(Short descriptive captions)
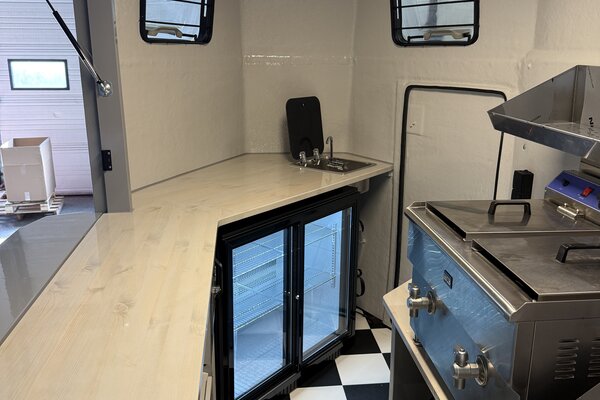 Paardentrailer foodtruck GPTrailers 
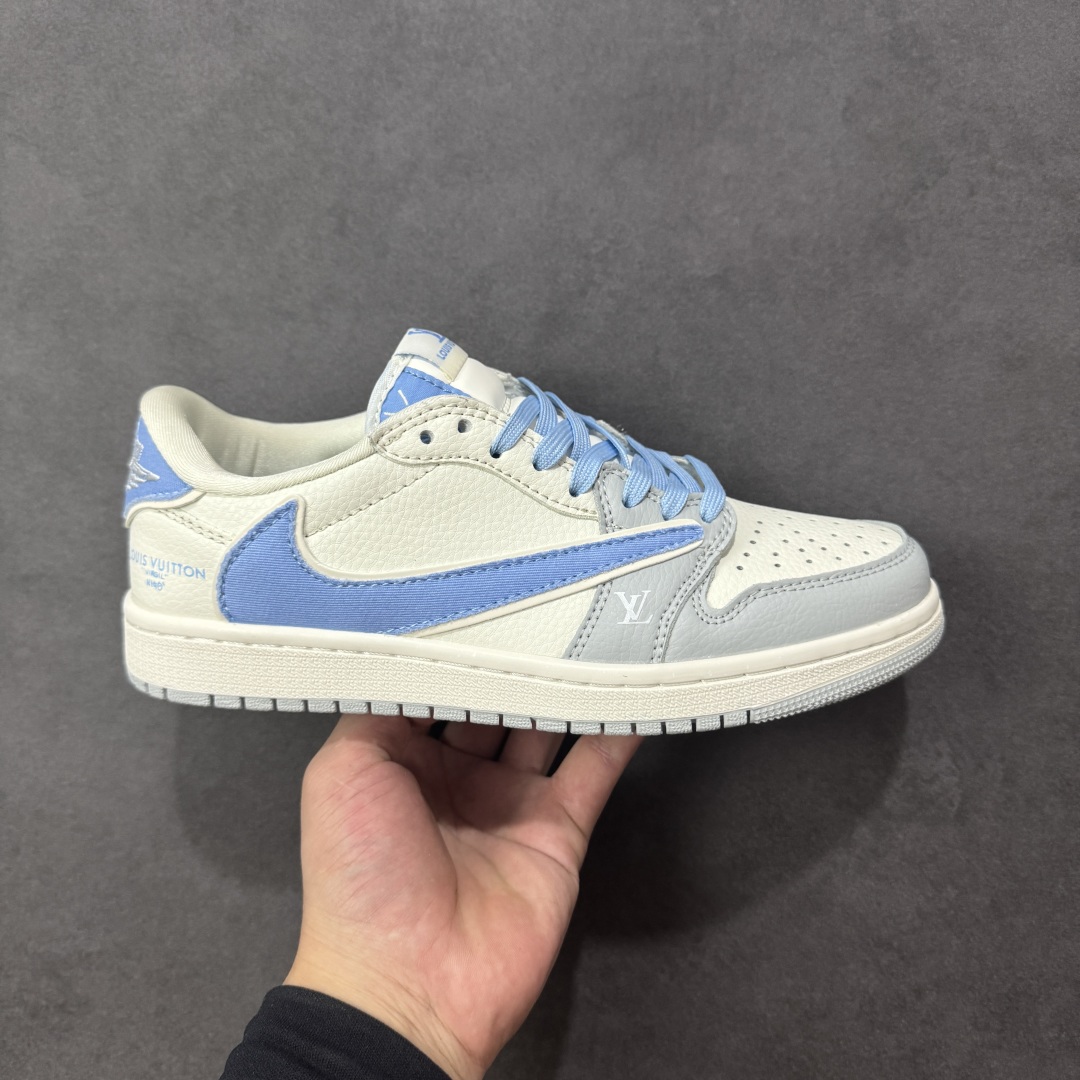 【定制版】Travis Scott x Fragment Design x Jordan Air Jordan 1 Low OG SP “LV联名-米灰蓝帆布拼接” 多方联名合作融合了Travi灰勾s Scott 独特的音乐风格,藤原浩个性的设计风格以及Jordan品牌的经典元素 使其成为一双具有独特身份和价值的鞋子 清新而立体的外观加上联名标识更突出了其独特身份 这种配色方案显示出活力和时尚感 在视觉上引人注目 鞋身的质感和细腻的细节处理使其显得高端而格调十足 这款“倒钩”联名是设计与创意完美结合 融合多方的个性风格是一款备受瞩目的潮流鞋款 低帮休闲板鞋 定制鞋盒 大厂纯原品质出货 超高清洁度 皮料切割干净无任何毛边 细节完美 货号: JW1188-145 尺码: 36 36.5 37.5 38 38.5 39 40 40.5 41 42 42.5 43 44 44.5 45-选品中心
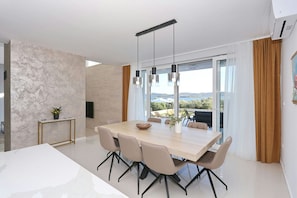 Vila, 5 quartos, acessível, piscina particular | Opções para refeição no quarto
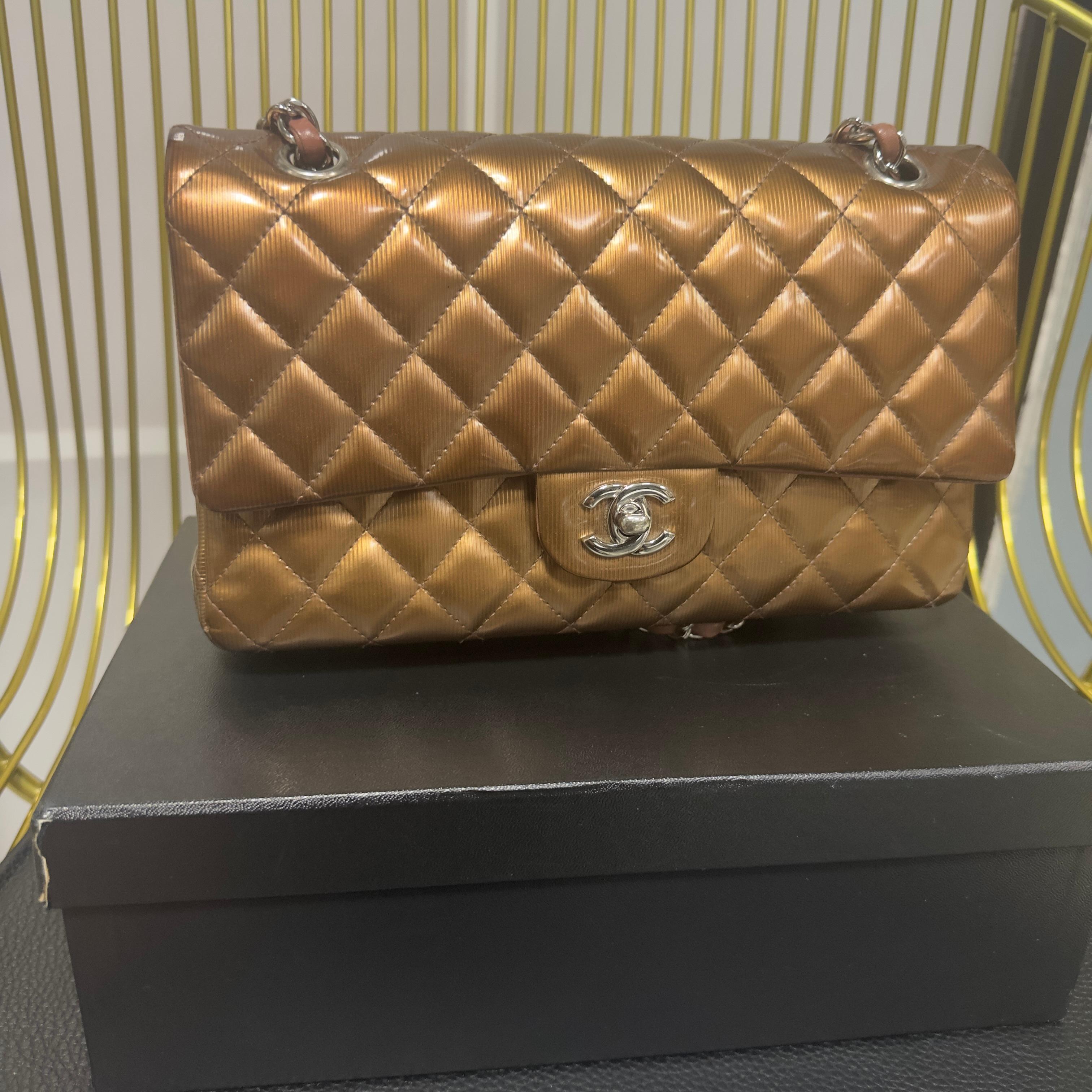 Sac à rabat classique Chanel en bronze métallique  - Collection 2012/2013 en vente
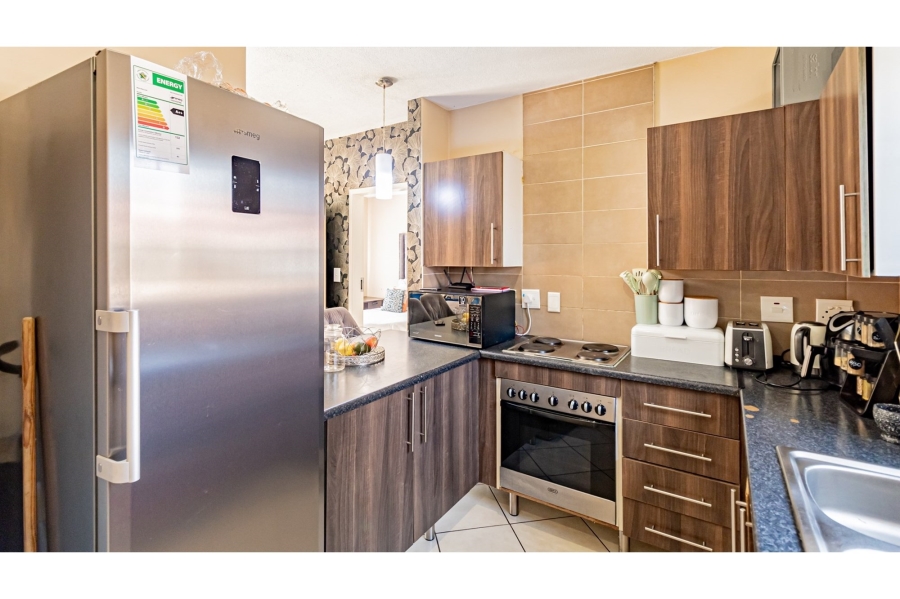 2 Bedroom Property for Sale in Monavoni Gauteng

__Task to complete__
Convert these lines into a JSON list of strings, one string per line, without the pictures.

__Response to this exercise__
[
  " Paardentrailer foodtruck GPTrailers ",
  " 【定制版】Travis Scott x Fragment Design x Jordan Air Jordan 1 Low OG SP “LV联名-米灰蓝帆布拼接” 多方联名合作融合了Travi灰勾s Scott 独特的音乐风格,藤原浩个性的设计风格以及Jordan品牌的经典元素 使其成为一双具有独特身份和价值的鞋子 清新而立体的外观加上联名标识更突出了其独特身份 这种配色方案显示出活力和时尚感 在视觉上引人注目 鞋身的质感和细腻的细节处理使其显得高端而格调十足 这款“倒钩”联名是设计与创意完美结合 融合多方的个性风格是一款备受瞩目的潮流鞋款 低帮休闲板鞋 定制鞋盒 大厂纯原品质出货 超高清洁度 皮料切割干净无任何毛边 细节完美 货号: JW1188-145 尺码: 36 36.5 37.5 38 38.5 39 40 40.5 41 42 42.5 43 44 44.5 45-选品中心",
  " Vila, 5 quartos, acessível, piscina particular | Opções para refeição no quarto",
  " Sac à rabat classique Chanel en bronze métallique  - Collection 2012/2013 en vente",
  " 2 Bedroom Property for Sale in Monavoni Gauteng"
]